WHAT IS EXPECTED
Having found the line that contains "- Patient malaria status: infected", please retype only it and every line after it up to the end of the entries, exactly as written.

-------- SOURCE INFORMATION --------

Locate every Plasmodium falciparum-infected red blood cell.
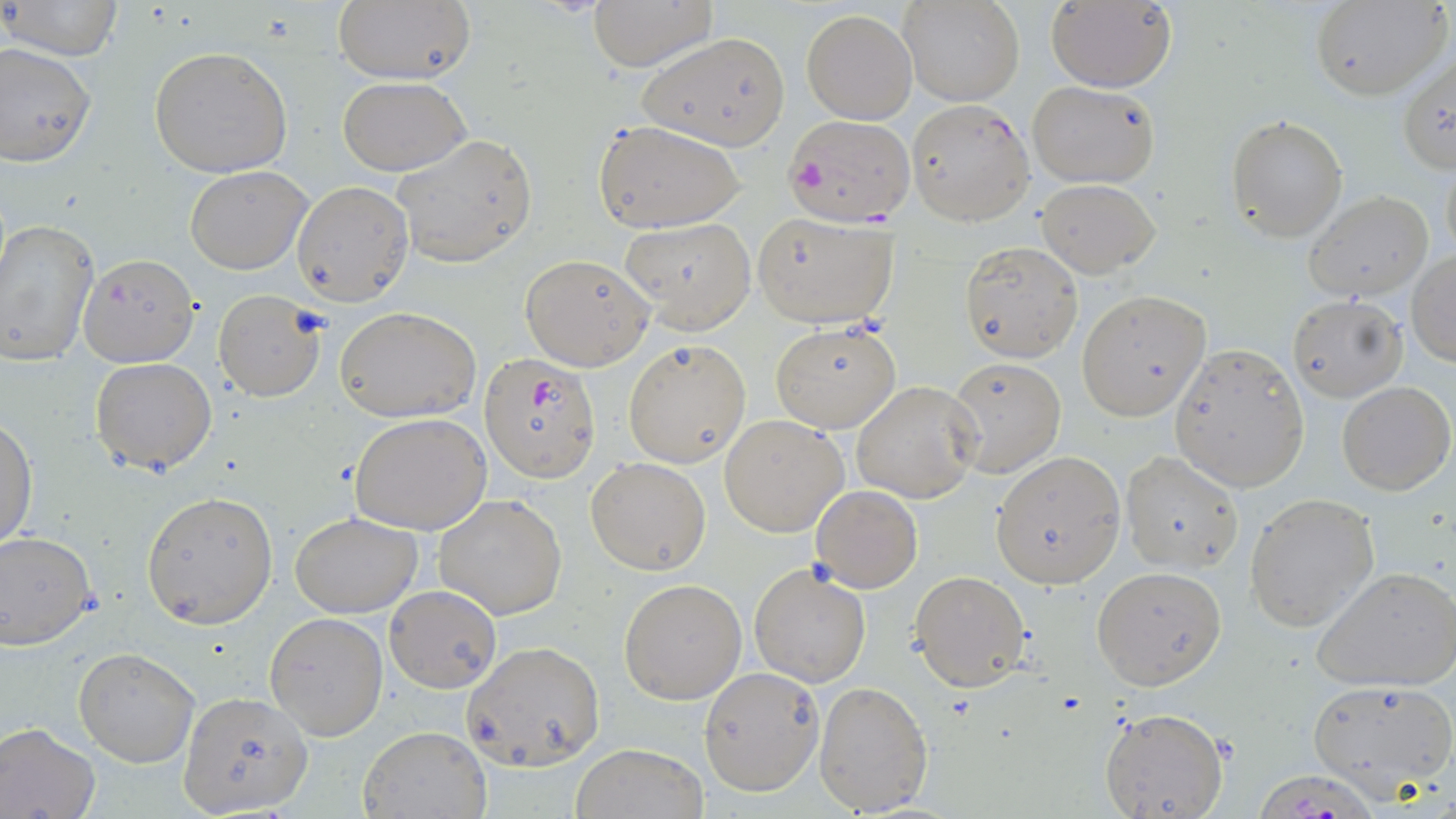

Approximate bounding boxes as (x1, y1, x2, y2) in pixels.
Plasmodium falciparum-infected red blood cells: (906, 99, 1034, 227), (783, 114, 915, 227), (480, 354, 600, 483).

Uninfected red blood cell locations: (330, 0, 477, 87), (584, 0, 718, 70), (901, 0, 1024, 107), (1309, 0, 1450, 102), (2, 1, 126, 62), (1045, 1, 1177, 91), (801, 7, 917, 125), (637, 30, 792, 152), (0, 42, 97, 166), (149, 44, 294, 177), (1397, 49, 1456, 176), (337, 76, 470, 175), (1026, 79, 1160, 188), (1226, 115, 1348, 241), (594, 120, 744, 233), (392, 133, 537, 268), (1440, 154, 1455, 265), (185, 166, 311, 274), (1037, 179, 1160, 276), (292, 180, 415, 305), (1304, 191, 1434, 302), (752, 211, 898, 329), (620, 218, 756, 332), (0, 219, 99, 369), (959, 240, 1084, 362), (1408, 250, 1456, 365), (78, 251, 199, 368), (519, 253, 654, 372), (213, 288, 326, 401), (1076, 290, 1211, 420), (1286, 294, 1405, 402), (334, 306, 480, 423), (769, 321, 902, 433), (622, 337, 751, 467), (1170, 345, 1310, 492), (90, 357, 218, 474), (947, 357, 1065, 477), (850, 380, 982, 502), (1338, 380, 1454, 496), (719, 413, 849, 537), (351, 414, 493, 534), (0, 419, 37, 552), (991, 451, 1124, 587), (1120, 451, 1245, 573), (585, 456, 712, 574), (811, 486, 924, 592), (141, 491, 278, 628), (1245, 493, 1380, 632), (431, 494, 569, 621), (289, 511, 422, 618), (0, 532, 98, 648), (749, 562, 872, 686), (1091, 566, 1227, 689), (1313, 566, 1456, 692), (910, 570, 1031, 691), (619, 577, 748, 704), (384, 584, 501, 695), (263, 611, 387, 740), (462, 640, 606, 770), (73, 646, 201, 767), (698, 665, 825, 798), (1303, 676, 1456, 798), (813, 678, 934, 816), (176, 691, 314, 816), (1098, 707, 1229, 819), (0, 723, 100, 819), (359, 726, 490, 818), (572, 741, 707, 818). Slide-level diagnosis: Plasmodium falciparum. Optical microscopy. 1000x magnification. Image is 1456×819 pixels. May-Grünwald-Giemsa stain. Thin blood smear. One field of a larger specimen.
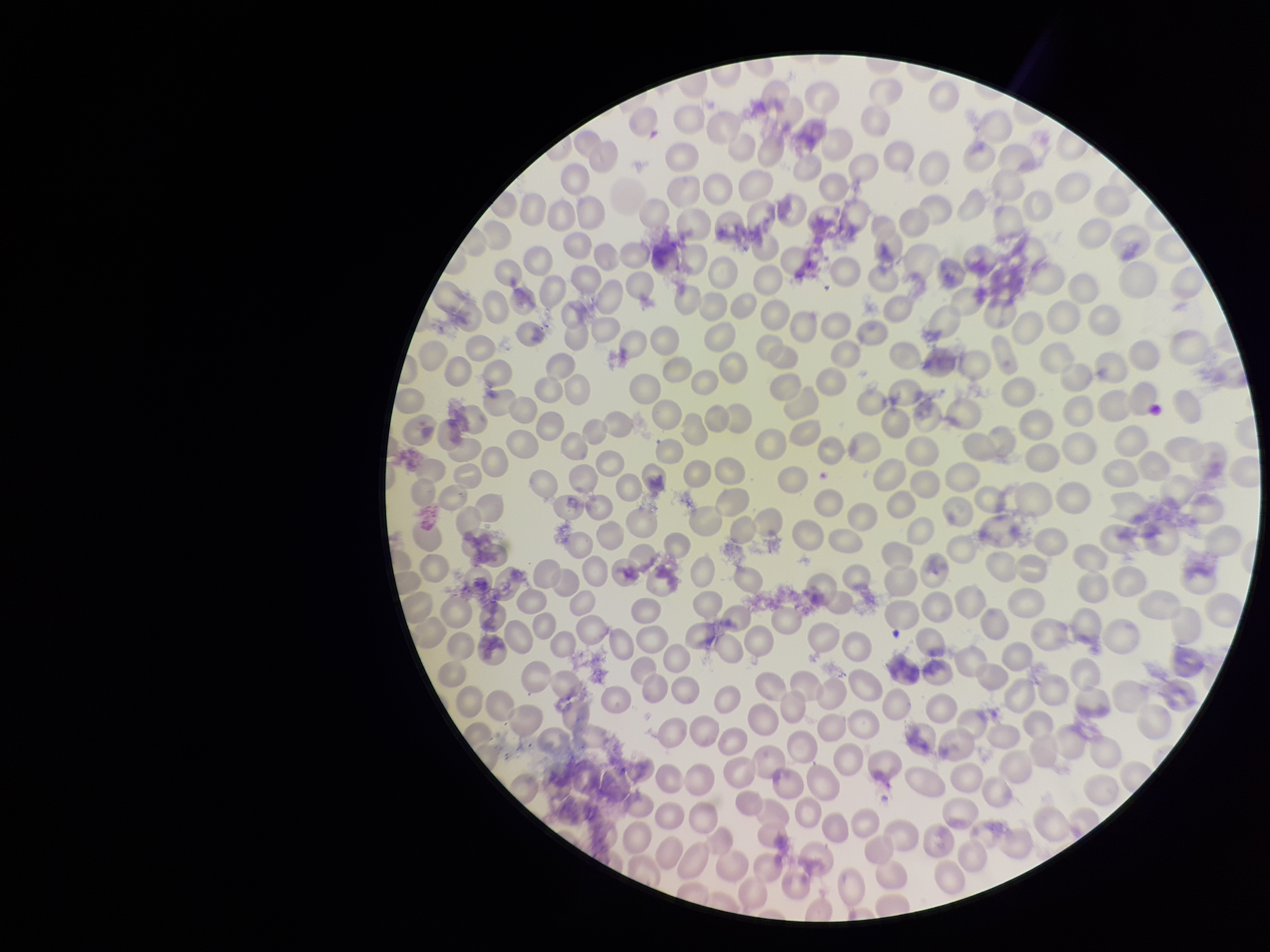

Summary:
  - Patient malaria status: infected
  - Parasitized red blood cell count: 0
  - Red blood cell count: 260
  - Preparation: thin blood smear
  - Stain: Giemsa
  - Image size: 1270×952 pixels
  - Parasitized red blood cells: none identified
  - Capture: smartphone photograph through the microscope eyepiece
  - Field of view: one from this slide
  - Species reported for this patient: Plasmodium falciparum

--------

ANSWER AREA
  - Patient malaria status: infected
  - Parasitized red blood cell count: 0
  - Red blood cell count: 260
  - Preparation: thin blood smear
  - Stain: Giemsa
  - Image size: 1270×952 pixels
  - Parasitized red blood cells: none identified
  - Capture: smartphone photograph through the microscope eyepiece
  - Field of view: one from this slide
  - Species reported for this patient: Plasmodium falciparum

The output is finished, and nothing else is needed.